Humans are weak, failing, and temporal. The word is strong, abiding, eternal.
Whatever lasting impact John Calvin has had on the church of Jesus Christ, and on the whole world for that matter, is owing to his commitment to understanding and explaining the word of God.
Strive for relevance in your day, and you’ll may make a difference for a few years. Anchor yourself in what is eternal and you may influence the world for another five centuries.
So writes Kevin DeYoung in a blog post on July 10, John Calvin’s birthday, that I was just able to read. DeYoung is the senior pastor of University Reformed Church in East Lansing, Michigan, where Michigan State University is located (and where I was born!). He is also the author of “Why We’re Not Emergent, by two guys who should be” (co-authored with Ted Kluck) and “Just Do Something, a liberating approach to finding God’s will.”
Deyoung’s post was helpful, refreshing and convicting. In the context of reflecting on the legacy of John Calvin, he challenges people to consider the permanence, or lackthereof, of their pursuits.
This is the paradox of permanence. The only way our lives will ever touch that which is eternal is to admit that our lives are hopelessly temporal.

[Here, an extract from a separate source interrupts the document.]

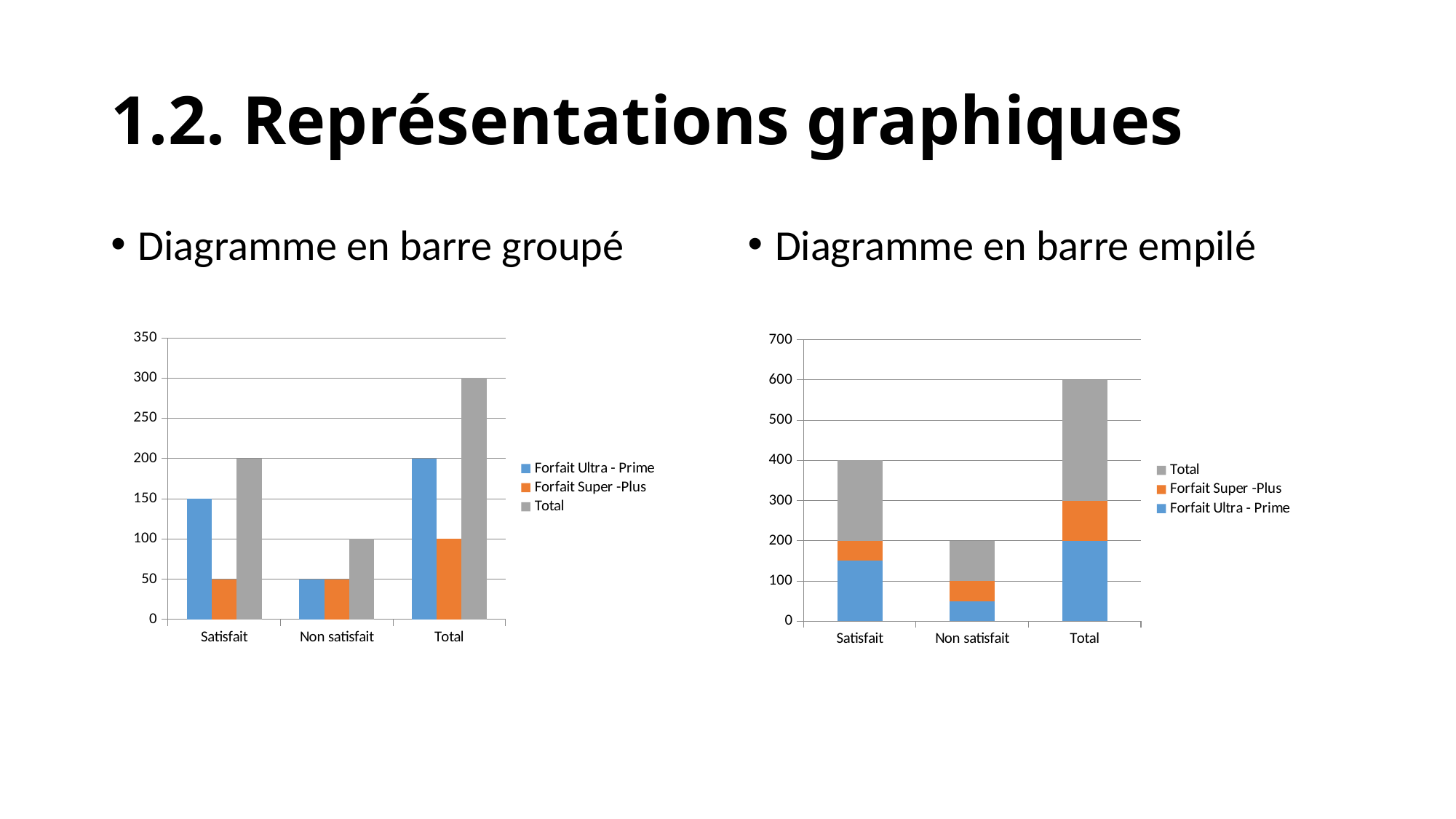
In the left chart (Diagramme en barre groupé), what is the value of Forfait Ultra - Prime for Satisfait? 150 In the left chart (Diagramme en barre groupé), which is larger for Non satisfait: Forfait Ultra - Prime or Total? Total In the left chart (Diagramme en barre groupé), what is the difference between Forfait Ultra - Prime and Forfait Super -Plus for Satisfait? 100 In the right chart (Diagramme en barre empilé), what is the total height of the stacked bar for Satisfait? 400 In the right chart (Diagramme en barre empilé), how many categories are shown on the x axis? 3 In the left chart (Diagramme en barre groupé), what is the value of Forfait Super -Plus for Total? 100 In the right chart (Diagramme en barre empilé), which category has the lowest stacked bar? Non satisfait In the right chart (Diagramme en barre empilé), what is the total height of the stacked bar for Total? 600 What kind of chart is the right chart (Diagramme en barre empilé)? Stacked bar chart In the left chart (Diagramme en barre groupé), which category has the highest Total bar? Total In the left chart (Diagramme en barre groupé), what is the value of Total for Non satisfait? 100 In the left chart (Diagramme en barre groupé), how many series does the legend list? 3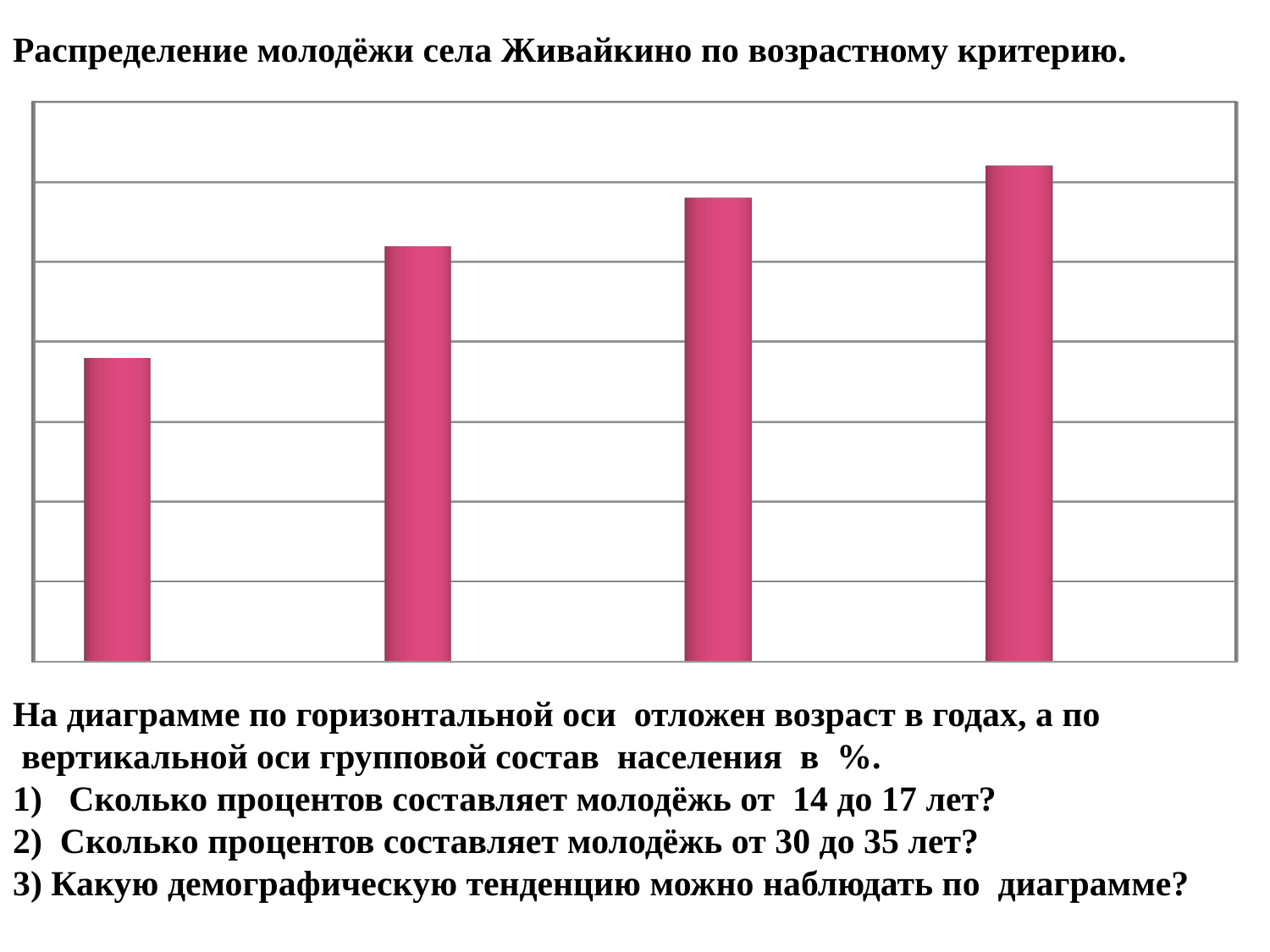
How many bars are plotted in the chart? 4 Which is taller: the third bar from the left or the fourth bar from the left? the fourth bar What colour are the bars in the chart? pink Do the bar heights rise or fall from left to right across the chart? rise What kind of chart is shown on the slide? bar chart Which bar is the tallest in the chart: the first, second, third or fourth from the left? fourth What is the title shown above the chart? Распределение молодёжи села Живайкино по возрастному критерию. Which is taller: the first bar from the left or the second bar from the left? the second bar Which bar is the shortest in the chart: the first, second, third or fourth from the left? first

DeYoung elucidates well this truth that God has been driving home to me: I am a created being and He is the Creator. I will wither away and die, while He has always been and will always be. And He is a personal God, who took on human flesh, died for sinful men and gives us roles in His kingdom. That should define how we live!
I commend DeYong’s post to you. Here is a final excerpt:
No one will care about your GPA and SAT scores in ten years. If you win a state championship, you’ll be forgotten the next year you don’t. Your beauty will get wrinkles and trim figure plump. Write a great book and it will gather dust in a library some day. Have a big famous church, it won’t last forever. Be an important person in your field, you still be unknown to over 6 billion people in the world. Build an amazing house, it will crumble some day, if it doesn’t go into foreclosure first. All of our achievements and successes are destined to be like dead grass and faded flowers.
But…the word of our God stands forever. The word about Babylon in Isaiah 40 stood firm. and so will his word in our generation. All God’s declarations about himself and his people are true. All his promises will come to pass. Our only confidence is in the word of God. John Calvin was a man, an imperfect, sinful man, but a man that God used enormously because he put his confidence in the word of God.